Co-authored-by: CAD97 <cad97@cad97.com>
diff --git a/README.md b/README.md
index 482a055..365b602 100644
--- a/README.md
+++ b/README.md
@@ -1,13 +1,13 @@
-# text_unit
+# text-size
 
-[![Build Status](https://travis-ci.org/matklad/text_unit.svg?branch=master)](https://travis-ci.org/matklad/text_unit)
-[![Crates.io](https://img.shields.io/crates/v/text_unit.svg)](https://crates.io/crates/text_unit)
-[![API reference](https://docs.rs/text_unit/badge.svg)](https://docs.rs/text_unit/)
+[![Build Status](https://travis-ci.org/matklad/text-size.svg?branch=master)](https://travis-ci.org/matklad/text-size)

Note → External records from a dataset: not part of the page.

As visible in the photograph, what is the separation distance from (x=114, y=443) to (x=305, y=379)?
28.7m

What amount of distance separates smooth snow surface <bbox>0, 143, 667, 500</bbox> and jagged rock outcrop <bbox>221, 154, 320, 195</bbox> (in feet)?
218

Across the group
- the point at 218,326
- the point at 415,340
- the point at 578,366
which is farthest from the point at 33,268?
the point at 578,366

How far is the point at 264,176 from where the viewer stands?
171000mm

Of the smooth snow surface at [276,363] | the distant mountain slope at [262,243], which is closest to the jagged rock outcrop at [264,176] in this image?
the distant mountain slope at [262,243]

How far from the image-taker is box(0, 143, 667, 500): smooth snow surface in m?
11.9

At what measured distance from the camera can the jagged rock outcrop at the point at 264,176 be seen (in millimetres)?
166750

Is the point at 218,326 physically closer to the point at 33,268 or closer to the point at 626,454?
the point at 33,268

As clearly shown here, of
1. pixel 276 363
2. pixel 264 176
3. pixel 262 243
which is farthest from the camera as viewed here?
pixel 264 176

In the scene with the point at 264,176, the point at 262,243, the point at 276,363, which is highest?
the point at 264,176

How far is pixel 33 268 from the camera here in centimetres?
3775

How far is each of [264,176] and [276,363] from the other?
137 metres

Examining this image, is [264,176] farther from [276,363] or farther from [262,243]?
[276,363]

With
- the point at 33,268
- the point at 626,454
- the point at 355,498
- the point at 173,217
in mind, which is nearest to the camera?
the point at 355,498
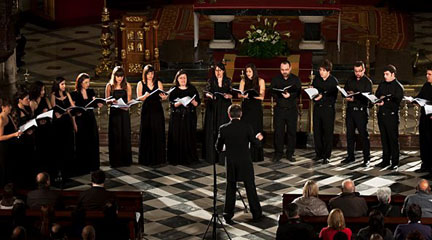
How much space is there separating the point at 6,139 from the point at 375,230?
547 centimetres

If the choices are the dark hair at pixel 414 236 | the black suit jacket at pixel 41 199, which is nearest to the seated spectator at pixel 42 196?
the black suit jacket at pixel 41 199

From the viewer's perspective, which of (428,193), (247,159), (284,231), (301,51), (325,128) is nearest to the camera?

+[![Crates.io](https://img.shields.io/crates/v/text-size.svg)](https://crates.io/crates/text-size)
+[![API reference](https://docs.rs/text-size/badge.svg)](https://docs.rs/text-size/)
 
 
 A library that provides newtype wrappers for `u32` and `(u32, u32)` for use as text offsets.
 
-See the [docs](https://docs.rs/text_unit/) for more.

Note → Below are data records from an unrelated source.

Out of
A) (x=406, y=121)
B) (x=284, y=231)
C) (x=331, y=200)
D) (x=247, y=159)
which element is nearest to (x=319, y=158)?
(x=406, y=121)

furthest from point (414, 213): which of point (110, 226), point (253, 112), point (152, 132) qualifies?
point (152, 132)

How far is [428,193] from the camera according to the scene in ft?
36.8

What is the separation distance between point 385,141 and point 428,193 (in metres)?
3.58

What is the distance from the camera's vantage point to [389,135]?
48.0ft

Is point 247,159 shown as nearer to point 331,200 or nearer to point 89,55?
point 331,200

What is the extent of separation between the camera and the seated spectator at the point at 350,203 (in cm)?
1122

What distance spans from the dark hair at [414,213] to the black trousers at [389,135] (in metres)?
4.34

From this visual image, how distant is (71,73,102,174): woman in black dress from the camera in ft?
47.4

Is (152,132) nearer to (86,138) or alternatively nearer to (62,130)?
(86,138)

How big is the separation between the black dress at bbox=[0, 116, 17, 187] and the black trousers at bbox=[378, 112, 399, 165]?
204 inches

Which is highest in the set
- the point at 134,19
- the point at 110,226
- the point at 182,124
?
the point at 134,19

+See the [docs](https://docs.rs/text-size/) for more.
 
 ## License
 
diff --git a/src/lib.rs b/src/lib.rs
index 07dc5e8..92bd36b 100644
--- a/src/lib.rs
+++ b/src/lib.rs
@@ -1,17 +1,17 @@
 //! Newtypes for working with text sizes/ranges in a more type-safe manner.
 //!
 //! This library can help with two things:
-//!   * Reducing storage requirenments for offsets and ranges, under the
+//!   * Reducing storage requirements for offsets and ranges, under the
 //!     assumption that 32 bits is enough.
 //!   * Providing standard vocabulary types for applications where text ranges
 //!     are pervasive.
 //!
 //! However, you should not use this library simply because you work with
-//! strings. In the overhelming majority of cases, using `usize` and
+//! strings. In the overwhelming majority of cases, using `usize` and
 //! `std::ops::Range<usize>` is better. In particular, if you are publishing a
 //! library, using only std types in the interface would make it more
 //! interoperable. Similarly, if you are writing something like a lexer, which
-//! produces, but does not *store* text ranges, than sticking to `usize` would
+//! produces, but does not *store* text ranges, then sticking to `usize` would
 //! be better.
 //!
 //! Minimal Supported Rust Version: latest stable.